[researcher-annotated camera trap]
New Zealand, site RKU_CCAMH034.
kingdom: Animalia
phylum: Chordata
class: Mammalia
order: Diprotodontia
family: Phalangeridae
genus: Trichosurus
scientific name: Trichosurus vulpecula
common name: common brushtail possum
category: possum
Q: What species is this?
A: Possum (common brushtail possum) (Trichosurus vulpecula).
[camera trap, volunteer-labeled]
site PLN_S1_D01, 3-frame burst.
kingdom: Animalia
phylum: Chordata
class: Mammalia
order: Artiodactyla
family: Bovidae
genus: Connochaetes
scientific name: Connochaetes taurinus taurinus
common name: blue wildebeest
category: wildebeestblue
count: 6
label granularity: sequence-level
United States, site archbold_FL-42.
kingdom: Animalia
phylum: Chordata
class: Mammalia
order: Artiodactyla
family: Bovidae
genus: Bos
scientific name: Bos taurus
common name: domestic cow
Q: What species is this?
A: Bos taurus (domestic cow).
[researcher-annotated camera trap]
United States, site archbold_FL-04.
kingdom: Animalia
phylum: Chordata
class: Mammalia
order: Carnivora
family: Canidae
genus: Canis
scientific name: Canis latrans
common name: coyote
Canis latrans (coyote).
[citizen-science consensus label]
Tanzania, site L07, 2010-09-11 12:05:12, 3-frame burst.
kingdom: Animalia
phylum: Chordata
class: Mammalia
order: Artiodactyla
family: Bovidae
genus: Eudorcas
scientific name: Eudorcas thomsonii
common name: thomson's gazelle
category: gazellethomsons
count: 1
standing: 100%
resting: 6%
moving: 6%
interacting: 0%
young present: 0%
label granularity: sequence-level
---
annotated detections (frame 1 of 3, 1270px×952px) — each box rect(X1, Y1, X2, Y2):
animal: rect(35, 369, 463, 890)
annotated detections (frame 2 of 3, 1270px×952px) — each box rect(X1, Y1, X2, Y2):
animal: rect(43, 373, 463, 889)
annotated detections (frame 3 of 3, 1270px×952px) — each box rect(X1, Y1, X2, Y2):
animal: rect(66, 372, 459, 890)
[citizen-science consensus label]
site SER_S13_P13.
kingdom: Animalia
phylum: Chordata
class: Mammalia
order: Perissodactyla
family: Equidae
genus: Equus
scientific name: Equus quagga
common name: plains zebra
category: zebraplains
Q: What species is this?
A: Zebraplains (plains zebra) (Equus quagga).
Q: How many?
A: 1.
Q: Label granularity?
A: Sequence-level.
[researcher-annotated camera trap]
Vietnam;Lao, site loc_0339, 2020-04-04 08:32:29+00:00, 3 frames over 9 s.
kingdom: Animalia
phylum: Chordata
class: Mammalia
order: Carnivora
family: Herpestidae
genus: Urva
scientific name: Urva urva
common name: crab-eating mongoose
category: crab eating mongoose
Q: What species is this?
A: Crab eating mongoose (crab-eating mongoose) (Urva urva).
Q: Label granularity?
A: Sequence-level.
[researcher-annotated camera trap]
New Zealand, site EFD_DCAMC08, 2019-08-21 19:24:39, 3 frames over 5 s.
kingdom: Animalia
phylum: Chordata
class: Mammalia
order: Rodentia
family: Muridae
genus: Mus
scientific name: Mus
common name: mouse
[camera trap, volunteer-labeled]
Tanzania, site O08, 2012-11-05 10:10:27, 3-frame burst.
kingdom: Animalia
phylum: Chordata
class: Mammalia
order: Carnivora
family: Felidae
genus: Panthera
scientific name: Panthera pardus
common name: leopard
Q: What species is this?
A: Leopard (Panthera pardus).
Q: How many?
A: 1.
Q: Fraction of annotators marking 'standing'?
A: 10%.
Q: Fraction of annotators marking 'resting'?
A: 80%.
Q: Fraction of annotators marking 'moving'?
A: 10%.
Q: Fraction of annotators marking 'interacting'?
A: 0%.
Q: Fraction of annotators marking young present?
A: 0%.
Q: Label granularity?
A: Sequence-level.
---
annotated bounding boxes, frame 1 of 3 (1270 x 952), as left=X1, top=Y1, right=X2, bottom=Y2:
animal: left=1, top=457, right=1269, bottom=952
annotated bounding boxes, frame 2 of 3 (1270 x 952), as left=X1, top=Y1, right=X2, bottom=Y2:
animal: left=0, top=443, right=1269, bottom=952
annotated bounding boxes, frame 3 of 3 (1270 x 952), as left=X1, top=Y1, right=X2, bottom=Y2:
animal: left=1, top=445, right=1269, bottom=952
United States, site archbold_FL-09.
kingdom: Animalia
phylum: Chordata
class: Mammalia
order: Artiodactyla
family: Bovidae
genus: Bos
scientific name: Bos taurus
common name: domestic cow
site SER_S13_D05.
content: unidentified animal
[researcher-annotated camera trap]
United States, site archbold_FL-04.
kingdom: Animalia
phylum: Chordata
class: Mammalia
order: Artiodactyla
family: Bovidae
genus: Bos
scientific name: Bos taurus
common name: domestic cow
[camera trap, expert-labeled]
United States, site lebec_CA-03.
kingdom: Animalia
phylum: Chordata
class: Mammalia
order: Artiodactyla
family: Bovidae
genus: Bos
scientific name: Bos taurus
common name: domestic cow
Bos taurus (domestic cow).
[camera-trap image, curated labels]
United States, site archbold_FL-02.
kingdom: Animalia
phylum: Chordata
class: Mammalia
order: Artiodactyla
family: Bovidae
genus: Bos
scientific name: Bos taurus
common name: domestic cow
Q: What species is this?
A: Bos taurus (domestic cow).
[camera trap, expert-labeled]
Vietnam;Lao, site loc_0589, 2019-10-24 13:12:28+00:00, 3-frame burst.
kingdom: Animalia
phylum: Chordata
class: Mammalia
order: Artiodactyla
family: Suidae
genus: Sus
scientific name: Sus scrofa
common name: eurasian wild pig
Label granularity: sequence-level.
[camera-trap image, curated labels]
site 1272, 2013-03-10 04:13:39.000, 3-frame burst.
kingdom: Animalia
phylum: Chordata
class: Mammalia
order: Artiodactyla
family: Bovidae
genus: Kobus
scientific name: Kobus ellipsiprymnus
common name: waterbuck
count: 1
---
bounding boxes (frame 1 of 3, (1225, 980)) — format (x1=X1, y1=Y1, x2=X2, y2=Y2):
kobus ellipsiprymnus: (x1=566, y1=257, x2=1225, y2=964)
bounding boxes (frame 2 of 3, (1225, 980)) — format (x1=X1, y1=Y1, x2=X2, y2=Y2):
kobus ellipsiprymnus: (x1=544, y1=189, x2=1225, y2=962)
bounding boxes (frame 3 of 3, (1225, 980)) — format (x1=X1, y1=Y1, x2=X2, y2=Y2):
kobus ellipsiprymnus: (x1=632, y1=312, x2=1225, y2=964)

§ **PROMPT**: Note each line above that contains "category" and copy it out.

§ **RESPONSE**:
category: possum
category: wildebeestblue
category: gazellethomsons
category: zebraplains
category: crab eating mongoose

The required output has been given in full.